For additional context, my in laws (my MIL, FIL, BIL, BILs fiancee and my SIL) are all in town for labor day weekend and we're about to come over to our house for breakfast. I pull my husband aside and tell him straight up that:
1) I barely just found out about this family vacation, which was completely chosen without any input from me whatsoever. No one, including my husband, asked me if I even wanted to go to Colorado for Xmas and spend it with his family skiing (I don't even like to skii so it would just be me, alone, in the lodge the entire time -- they all know this)
2) I don't know if I can even take off for that long, it's a week long vacation and my place of employment works year round and doesn't close for the holidays. Not to mention we JUST went on a family vacation with his family in July.
3) He just assumed I'd be okay with spending xmas exclusively with his family, he didn't communicate with me at all about it or ask what I wanted to do for Xmas and told his mom yes.
He said he understood and that he wouldn't go if that's what I wanted, but just based on his demeanor I knew it would be a huge thing and he would be mad at me for it.
In addition to all that, they're here for labor day and to my knowledge there was no plans for the day until my MIL mentioned something and I said "wait, I didn't know there was a plan for tomorrow" and she proceeds to tell me that the family took a vote and were going to do x,y,z things tomorrow (now today). I flat out said "I wasn't a part of that vote. No one asked me what I wanted to do." And she just looked at me like I had grown 2 heads. But my BILs fiancee was included in this vote.
This morning while my husband was cooking breakfast (his family was still on the way), I tried telling him about what I was feeling and asking him if we could sit down and have a talk about this. I feel left out of everything, I feel like no one is considering me at all. He says he understands my feelings but that now isn't the time. I responded that I've asked to have this conversation multiple times over the years and it's never "the time" regardless of when I ask. He says that's fair. I keep trying to tell him my feelings and then he blows up at me saying he can't deal with this right now because he's trying to cook breakfast for his family.
I go to another room. He comes to ask if I want to eat breakfast with them and I said not really, no. He says okay and leaves. Then he comes back later and asks me if I'm coming to the stuff with them, and I say "no my feelings are hurt and I don't really want to be around them" and he just says okay and leaves. Now, I'm home writing this while they're doing all the things they voted on as a family that I was not included in the decision of.
This is just one example of something that happens all the time. I tell him that his mom has done something that makes me feel left out, excluded or not considered and he either defends her or doesn't say anything. I feel like he should choose me and defending me over just keeping his mom happy.
I'm really emotional right now, so I acknowledge if I might have left out key details or wrote something to be unclear. If you have questions please ask, but I need advice. I've been considering leaving if nothing changes, because I just can't see myself being happy this way for the rest of my life. It's not just trips, it's everything. I feel like I'm being held at arms length from what is supposed to be my family and my husband is choosing his mom over me every single time. Please help.

▶ Problem 1
Which relatives does the post about the family vacation say are in town for Labor Day weekend? List each one.
▶ Problem 2
Answer from the post about the family vacation:
(a) In what state is the Christmas vacation planned?
(b) In what month did they last take a family vacation with the husband's family?
(c) Who was cooking breakfast this morning?

▶ Recorded information
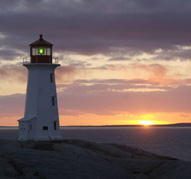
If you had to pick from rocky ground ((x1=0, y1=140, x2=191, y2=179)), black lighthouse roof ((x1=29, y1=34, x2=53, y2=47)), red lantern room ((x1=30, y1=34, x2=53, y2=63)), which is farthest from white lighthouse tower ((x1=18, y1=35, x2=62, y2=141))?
rocky ground ((x1=0, y1=140, x2=191, y2=179))

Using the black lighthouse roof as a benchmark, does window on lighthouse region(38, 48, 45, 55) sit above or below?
below

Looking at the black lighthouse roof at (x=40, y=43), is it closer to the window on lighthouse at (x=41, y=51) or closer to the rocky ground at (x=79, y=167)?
the window on lighthouse at (x=41, y=51)

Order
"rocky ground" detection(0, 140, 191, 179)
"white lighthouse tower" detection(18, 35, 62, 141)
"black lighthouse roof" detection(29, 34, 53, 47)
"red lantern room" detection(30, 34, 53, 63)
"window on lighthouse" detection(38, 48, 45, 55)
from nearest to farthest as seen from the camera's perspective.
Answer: "rocky ground" detection(0, 140, 191, 179)
"white lighthouse tower" detection(18, 35, 62, 141)
"red lantern room" detection(30, 34, 53, 63)
"window on lighthouse" detection(38, 48, 45, 55)
"black lighthouse roof" detection(29, 34, 53, 47)

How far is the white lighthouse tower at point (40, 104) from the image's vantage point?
142 feet

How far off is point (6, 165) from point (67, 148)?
9.45 m

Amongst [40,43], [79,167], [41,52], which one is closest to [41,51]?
[41,52]

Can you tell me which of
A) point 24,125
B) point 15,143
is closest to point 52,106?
point 24,125

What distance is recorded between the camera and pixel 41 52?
4488cm

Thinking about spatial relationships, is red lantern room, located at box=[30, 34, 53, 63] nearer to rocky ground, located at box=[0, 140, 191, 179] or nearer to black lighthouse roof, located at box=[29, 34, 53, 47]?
black lighthouse roof, located at box=[29, 34, 53, 47]

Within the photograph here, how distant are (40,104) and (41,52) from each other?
596cm

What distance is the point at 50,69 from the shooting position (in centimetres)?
4434

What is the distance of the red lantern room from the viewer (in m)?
44.5

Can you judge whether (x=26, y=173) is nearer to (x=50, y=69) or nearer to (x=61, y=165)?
(x=61, y=165)

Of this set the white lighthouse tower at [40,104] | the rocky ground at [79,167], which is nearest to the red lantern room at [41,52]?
the white lighthouse tower at [40,104]
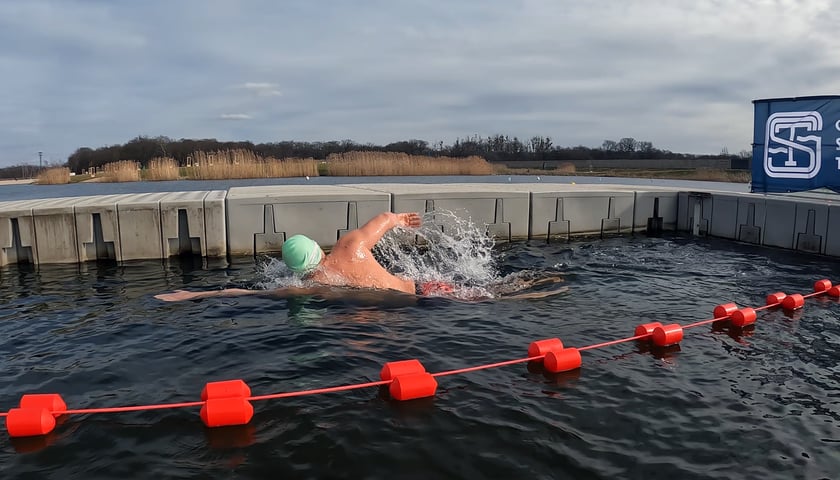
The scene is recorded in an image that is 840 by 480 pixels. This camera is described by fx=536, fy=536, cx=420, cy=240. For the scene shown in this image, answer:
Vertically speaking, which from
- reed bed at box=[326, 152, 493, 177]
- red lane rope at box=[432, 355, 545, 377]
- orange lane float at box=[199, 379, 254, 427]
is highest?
reed bed at box=[326, 152, 493, 177]

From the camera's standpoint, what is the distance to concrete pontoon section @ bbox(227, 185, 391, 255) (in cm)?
1142

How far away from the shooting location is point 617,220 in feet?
47.6

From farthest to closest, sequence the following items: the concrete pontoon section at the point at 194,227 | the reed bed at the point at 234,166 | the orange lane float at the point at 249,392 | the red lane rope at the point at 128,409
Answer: the reed bed at the point at 234,166
the concrete pontoon section at the point at 194,227
the red lane rope at the point at 128,409
the orange lane float at the point at 249,392

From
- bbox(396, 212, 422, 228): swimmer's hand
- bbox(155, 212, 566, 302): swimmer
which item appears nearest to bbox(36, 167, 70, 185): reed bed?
bbox(155, 212, 566, 302): swimmer

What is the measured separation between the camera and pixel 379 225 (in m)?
7.58

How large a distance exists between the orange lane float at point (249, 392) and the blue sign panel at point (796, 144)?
814 cm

▶ Answer area 1
MIL, FIL, BIL, BIL's fiancee, and SIL

▶ Answer area 2
(a) Colorado
(b) July
(c) The husband